I've taken a lot of verbal punches from Lady Angelic Darrington, Marchioness of Farrador, but somehow, this one makes them all pale in comparison. My mother can say what she likes about my hair, my tattoos, my weight even, but insulting my art feels like a cut right to my soul.
All the little parts of me that I bared to the world with each stroke of my paintbrush amount to nothing more than hotel art to her. Some sort of mass-manufactured piece of that she'd sooner turn her nose up at than think about.
My cheeks heat with shame and embarrassment as she compares my work to that of hobbyists and the elderly who need something to keep their minds active.
She has no regard for the looks and whispers as she boldly passes judgement on my work, despite the fact she has never once in her life dared to think anything unbecoming .
“I suppose it's all well and good that your brother intends to take the peerage rather than you,” she sniffs. “But you must settle down, bobble, find a lovely husband who will support you the way I have.”
I can’t remember most of the night after that.
Too many glasses of Prosecco followed by pints at a nearby pub have blurred out the rest of our encounter.
I know I'm privileged, a part of the upper crusts of society most people can't even dream of.
I've been told my whole life exactly what slim little box I should fit into–how to speak, how to dress, who I should be acquainted with and who I should look down upon.
Everything about what I'm feeling right now, the entitlement and loss, doesn't matter when compared to the rest of the world. A regular being could navigate an airport, and I am a regular fucking human being. I can suck it up and figure this out.
I take a deep breath, grit my teeth, and look for the nearest sign.
“Shuttle to Stonebridge Hellhound Station, floor 5.”
The arrow points forward, and after one more confusing sign that leads down instead of up, I catch the shuttle bus that will take me downtown to the coach bus that will drop me off at my final destination.
See, I'm navigating and travelling without a security detail or driver just fine.
I'm capable of this, just like I'm capable of succeeding without my mother's interference.
I sit quietly in the back of the bus, swiping away notifications from my family while the city fades into the countryside.
It's smelly in here, bodies all pressed together.
My headphones barely silence the loud children screaming, but they prevent a headache from forming.
It occurs to me that I should be hungry this late in the evening, but I'm too shattered to feel anything but exhaustion.

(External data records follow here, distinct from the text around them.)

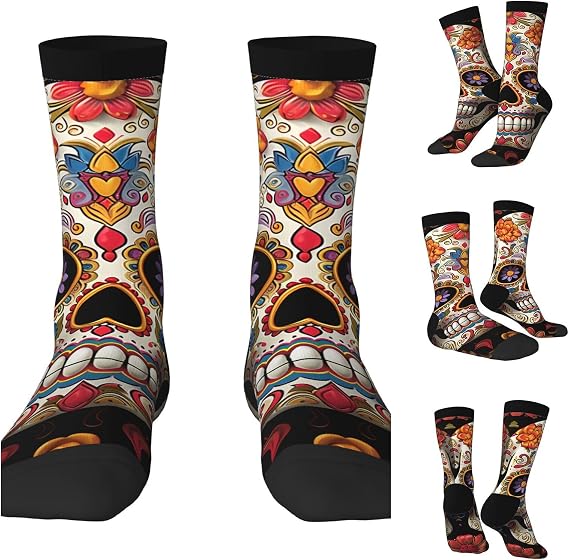 Funny Socks for Men Women Moisture Wicking Cushion Athletic Crew Socks - sugar skull boots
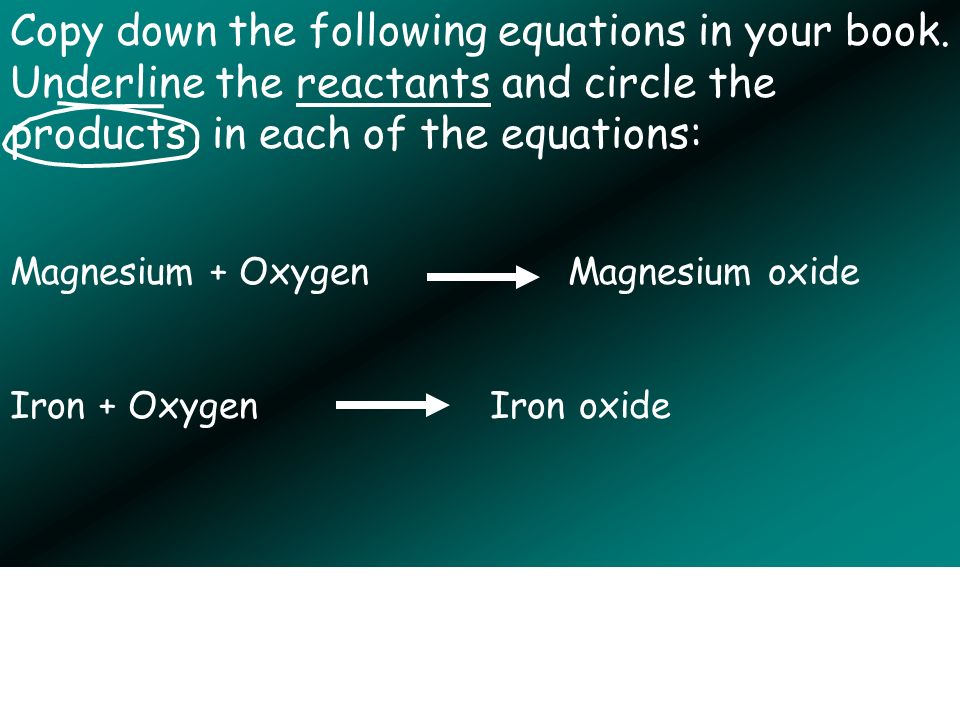 Copy down the following equations in your book.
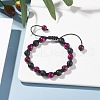 Round Stone Braided Bead Bracelets Set BJEW-JB07260-04-2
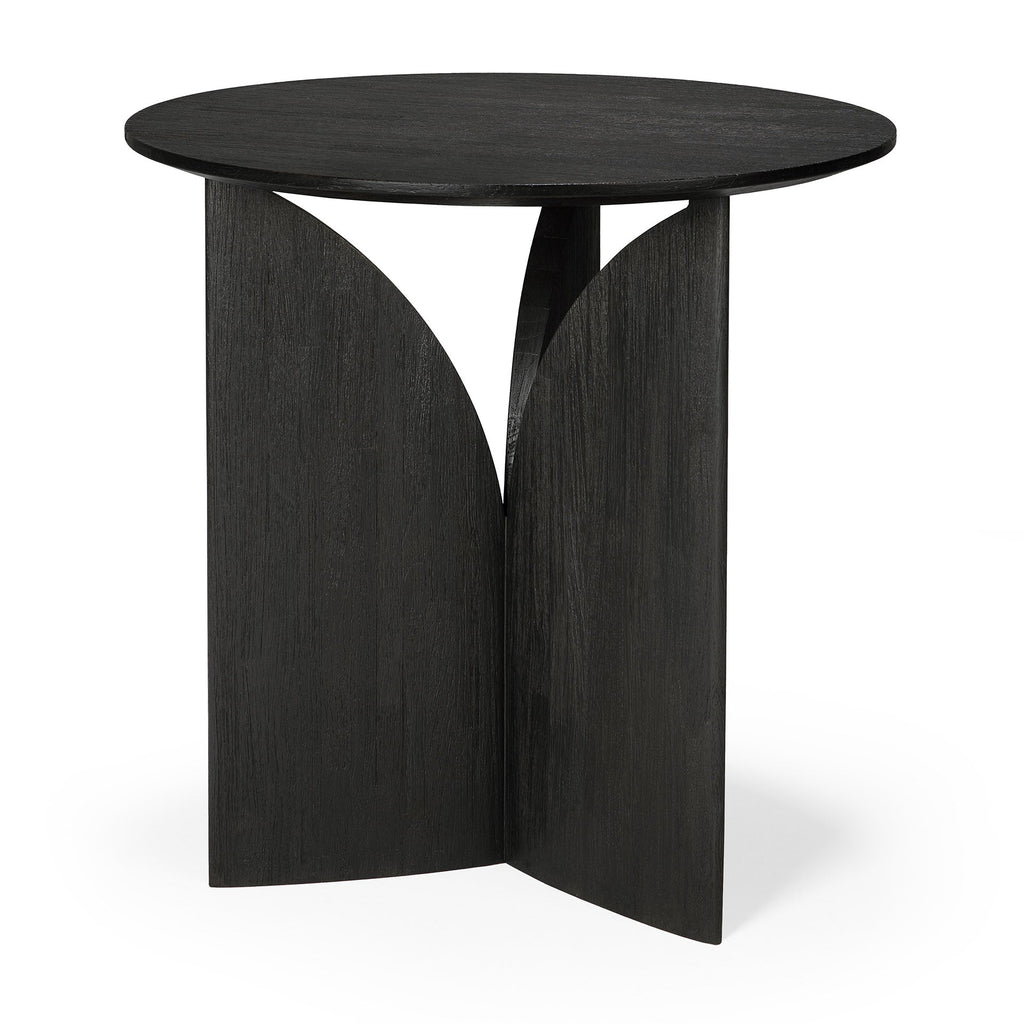 Fin Side Table - Varnished Teak - Black - Round - Loom Collection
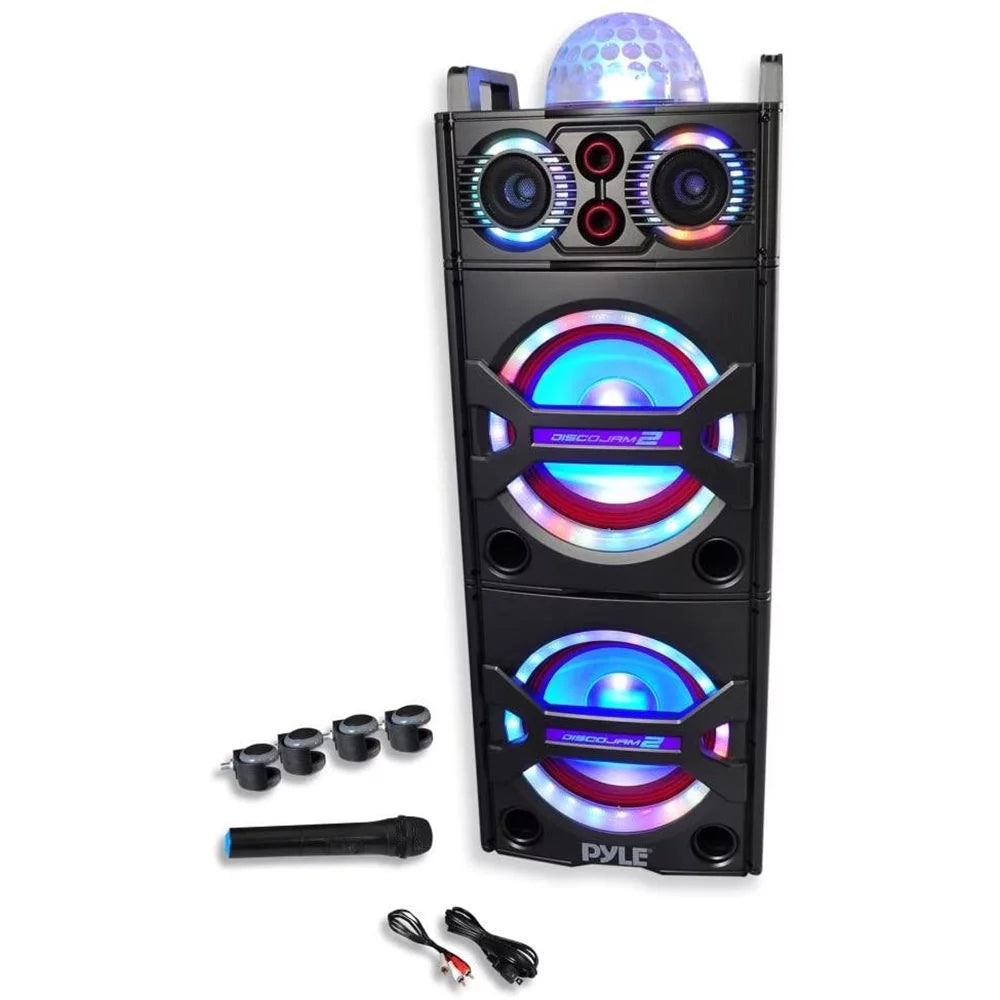 Pyle psufm1043bt portable bluetooth speaker system with flashing party lights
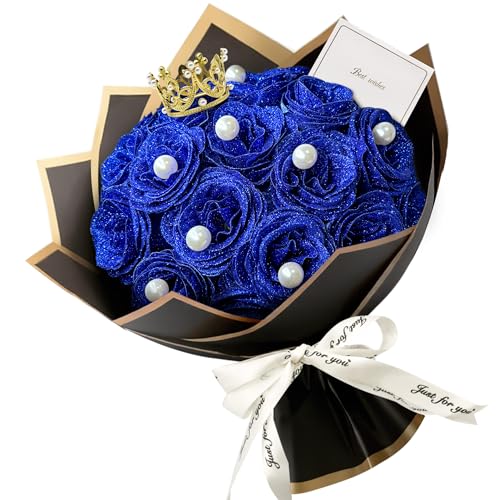 JINXIXI Bouquet di 24 rose blu glitter, kit fai-da-te per bouquet di fiori artificiali con 12 perle finte, carte per avvolgere fiori, steli e biglietti per regali, San Valentino, anniversari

I fight to stay awake, reminding myself why I am doing this while I take my lucky handkerchief out of my pocket to stare at the faded red fabric.
The art I produce is meaningful. It captures people's attention and drags them in so they question the meaning of my subject matter. Every painting I create, a little piece of my soul is mixed with the oils and canvas. I can’t just give up on all those little parts of me.
If I believe in myself, and keep working hard, good things are going to happen for me without my mother’s meddling tendencies.
My whole scheme is to prove to her ladyship that I don't need her or her influence.
Hallow's Cove is so unlike any of her social circles and so far away from our sphere of influence that there is no string to be pulled or friends to ask for favour.
I applied for this artist residency and was accepted by my own merit.
I bought my plane ticket with the money I made teaching a painting course for college students.
I will prove to them all my art career is serious, and something I want to do for the rest of my life.
Nobody will know who I am and nobody will look at me differently. This is my chance for my talent to shine unburdened.